Bartonella are bacteria that cause endocarditis, a potentially life-threatening illness in humans and domestic animals. In Latin America, common vampire bats (Desmodus rotundus) are frequently infected by Bartonella, and their subsistence on blood creates a risk for bacterial transmission from bats to humans and livestock.

Common vampire bat (Desmodus rotundus) captured in Belize. Image/Becker, et al (2018)
Common vampire bat (Desmodus rotundus) captured in Belize.
Image/Becker, et al (2018)

A study published in PLOS Neglected Tropical Diseases by Daniel Becker at Montana State University in Bozeman, found Bartonella infections in vampire bats are highly prevalent in Peru and Belize, and that Bartonella genotypes are distributed widely, rather than clustered geographically.

Previous studies have suggested that vampire bats may be zoonotic reservoirs of Bartonella infections in humans, but little was known about the bats’ individual risk of infection, the genetic diversity of Bartonella bacteria in bat populations, and how these bacteria may be transmitted among bats or to other species. Over two years, the researchers collected blood, saliva, and fecal samples from vampire bats across Belize and Peru. Samples were then tested to ascertain how many bats were infected. Individual risk factors for infection were identified by analyzing the relationship between bat age, sex, forearm size and reproductive status. Samples testing positive for Bartonella were then subjected to genomic sequencing and phylogenetic analysis to shed light on possible bacteria transmission routes.
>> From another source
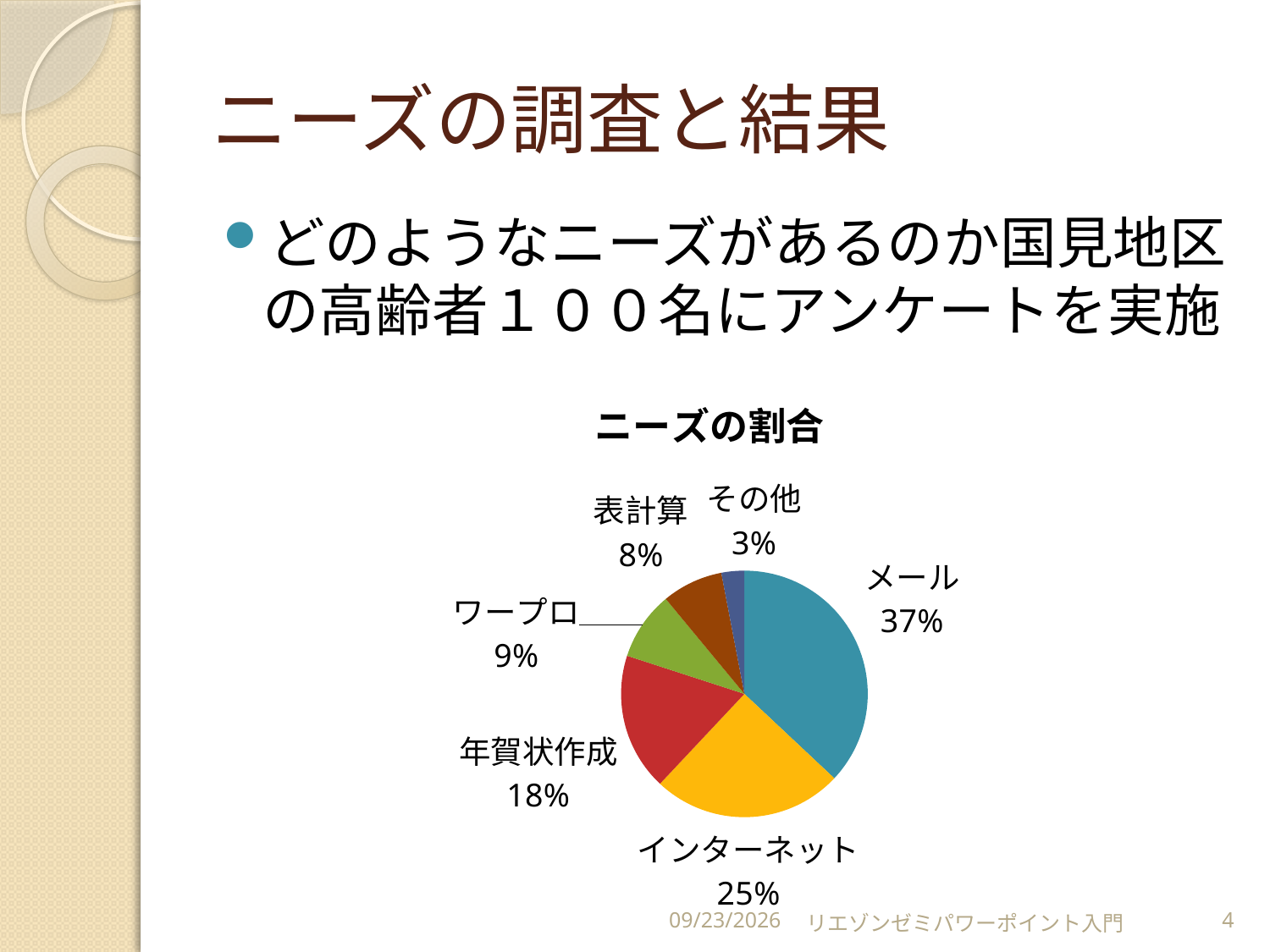
What share of the pie does メール have? 37% What is the value shown for その他? 3% Which category has the largest share of the pie? メール What is the title of the chart? ニーズの割合 What is the difference between the shares of メール and インターネット? 12% Which category has the smallest share of the pie? その他 Which is larger, the share for 表計算 or the share for ワープロ? ワープロ What is the value shown for ワープロ? 9% What is the value shown for インターネット? 25% What is the value shown for 年賀状作成? 18% What type of chart is shown on the slide? pie chart How many categories are shown in the pie chart? 6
67% of tested bats were found to be Bartonella carriers; with the highest risk of infection in large males. Bacterial genotypes were widely distributed across Central and South America, suggesting a limited spatial structure to infection transmission.

The researchers also investigated the how Bartonella might spread between individuals. While Bartonella spp. are often transmitted by biting arthropods, vampire bat saliva and fecal samples were also found to be positive for Bartonella, suggesting the possibility that transmission could occur through bites or environmental contamination. While these preliminary results provide insights about the infection rate among vampire bats and the genetic diversity of bat endemic Bartonella, more research is necessary to further elucidate transmission from bats to humans.

According to the authors, “Given the high rates of vampire bat bites and proximity to humans, and domestic animals, such efforts to verify the possibility and frequency of oral and environmental exposures would elucidate Bartonella transmission dynamics in this common host species and the risks of cross-species transmission.”